The pre-processing procedure of the ribosome profiling data and the parallel RNA-seq data has been described previously [13, 44]. Specifically, the 3' adaptors were trimmed from the raw reads of both the mRNA and RPF. Low-quality reads with Phred quality scores lower than 20 (>50% of bases) were removed using the fastx quality filter (http://hannonlab.cshl.edu/fastx_toolkit/). The reads originated from rRNAs were identified and discarded by aligning the reads to human rRNA sequences (5S, 5.8S, 18S, and 28S) using Bowtie (version 1.1.2) with no mismatch allowed. The remaining reads were then mapped to the human genome and spliced transcripts using STAR with the following parameters: --outFilterType BySJout --outFilterMismatchNmax 2 --outSAMtype BAM --quantMode TranscriptomeSAM --outFilterMultimapNmax 1 --outFilterMatchNmin 16.
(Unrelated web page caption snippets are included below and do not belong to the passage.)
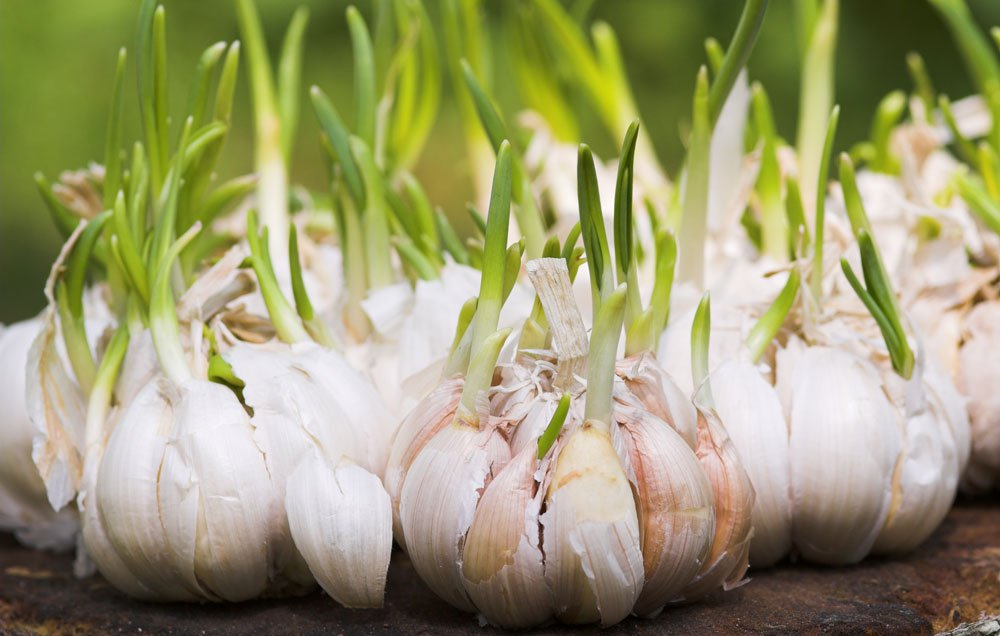 6 Garlic Growing Tips From the Pros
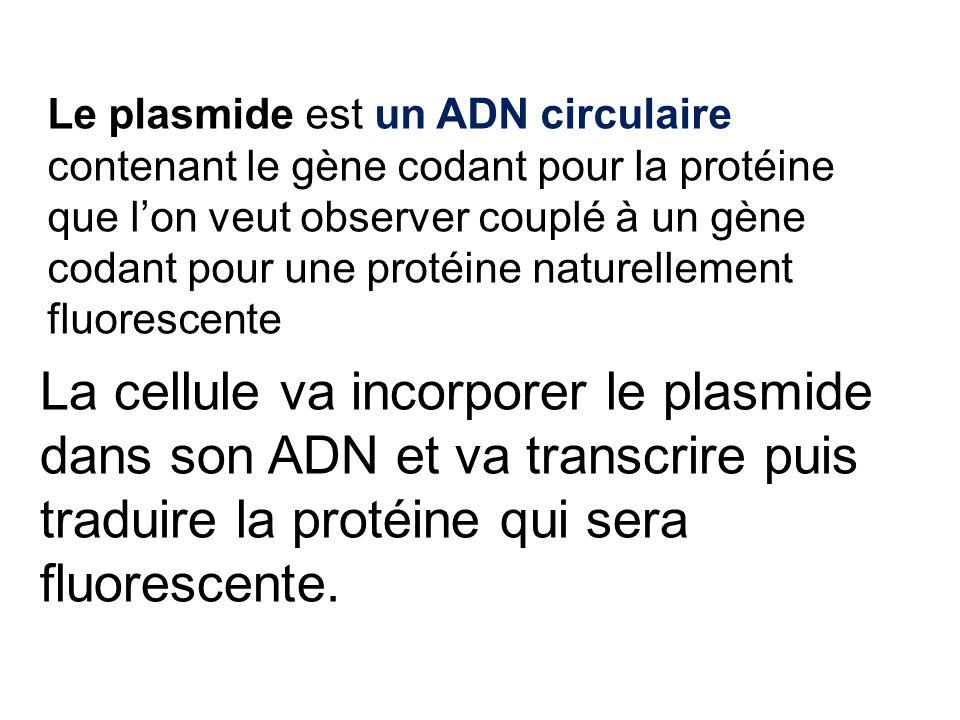 Le plasmide est un ADN circulaire contenant le gène codant pour la protéine que l'on veut observer couplé à un gène codant pour une protéine naturellement fluorescente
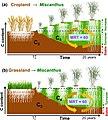 Carbon storage under Miscanthus x giganteus plantations.jpg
Analysis of gene differential translation efficiencies
The bioinformatics pipeline Xtail was used for quantitative and systematic analyses of the differential translation efficiencies between each pair of tumor and normal tissue samples for each HCC patient . Preparation of the data for Xtail has been described previously [13, 44]. Specifically, the mRNA expression was estimated by the RNA-seq reads, which were counted using HTSeq-count (version 0.7.2) [13, 45]. The RPF reads were subjected to multiple steps of read filtering, which reduced the technical noise of ribosome profiling and extracted the reads originating from ribosome-binding and translating sequences in coding regions. First, RPF reads with lengths of 25-35 nt were deemed high quality and most likely to be from ribosome-occupied RNA in human cells. Second, reads with multiple alignments were discarded, and only the reads uniquely mapped to the coding regions were counted for RPFs. Third, due to the potential accumulation of ribosomes around the starts and ends of coding regions, reads aligned to the first 15 and last 5 codons were excluded for counting of RPFs.
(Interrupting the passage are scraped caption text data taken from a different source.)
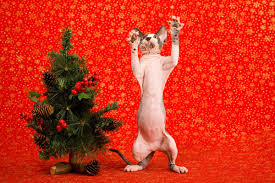 how do you keep your christmas tree safe from cats catster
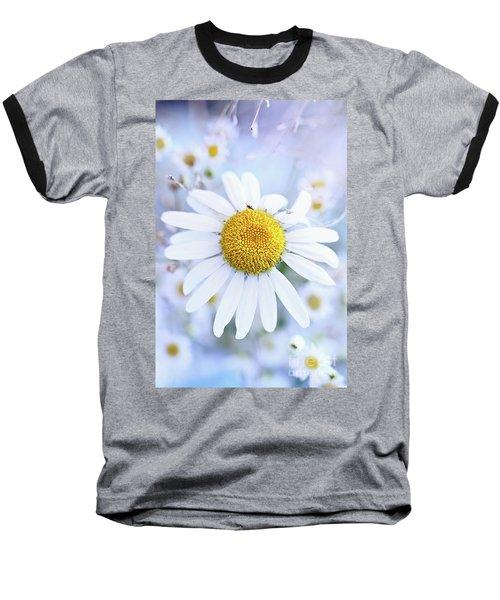 Shasta Daisy Baseball T-Shirt by Stephanie Frey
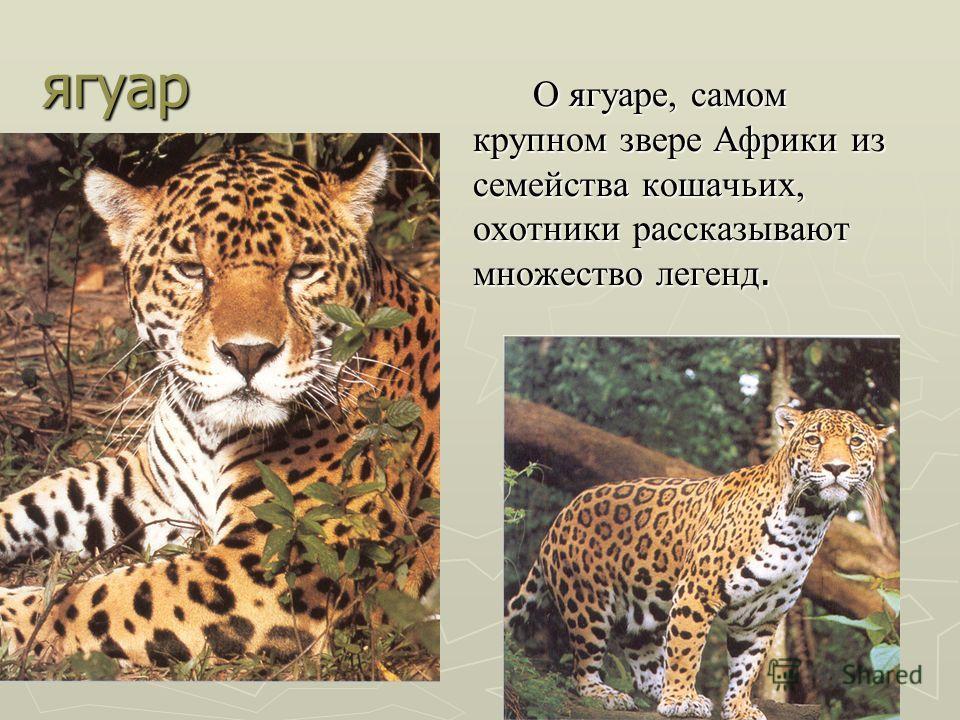 ягуар О ягуаре, самом крупном звере Африки из семейства кошачьих, охотники рассказывают множество легенд.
Most of the bioinformatics algorithms for differential translation analysis with ribosome profiling data require at least 2 replicates for each group of samples. However, due to the extensive inter-tumoral heterogeneity across the 10 HCC patients as shown in Fig. 1, it would be inappropriate to treat the 10 tumors and the 10 adjacent normal samples simply as two groups with 10 replicates each. Therefore, we first performed genome-wide differential translation analysis between the tumor and normal tissues for each HCC patient. This was done with Xtail, as it allows analysis of differential translation without replicates . Specifically, the RNA and RPF read counts of the paired tumor and adjacent normal tissue samples from one patient were processed by the Xtail algorithm, which yielded TE fold change and P-value as an assessment of the differential translation for each gene in each of the 10 HCC patients (Supplementary File 3).
Results from the 10 differential translation analyses for the 10 HCC patients were then treated as independent sources of evidence for general assessments of translation dysregulations in HCC. Specifically, we derived the consensus TE up- or down-regulation of each gene by integrating the evidence of differential TE of the gene in the 10 comparisons between the matched tumor and normal samples (Supplementary File 4). Many genes indeed showed consistent trends of up- or down-regulation of their TEs in all HCC patients. However, there are also genes showing opposite directions of TE changes in different patients. We reasoned that a gene could be subjected to heterogeneous perturbations of translation in different patients. We wished to assess the extent of translation perturbation in the dominating direction by collecting and integrating the supporting evidence from some patients. However, this does not preclude the possibility that this gene could be subjected to strong translational dysregulation in the opposite direction in other patients.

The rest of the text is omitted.